→ Exercise directions
I need every line of the material below that includes the string "Alternatives".

→ Data supplied

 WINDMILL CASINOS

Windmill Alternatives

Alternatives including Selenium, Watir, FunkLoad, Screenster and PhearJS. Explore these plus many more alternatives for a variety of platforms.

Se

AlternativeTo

→ Task solution
Windmill Alternatives
Alternatives including Selenium, Watir, FunkLoad, Screenster and PhearJS. Explore these plus many more alternatives for a variety of platforms.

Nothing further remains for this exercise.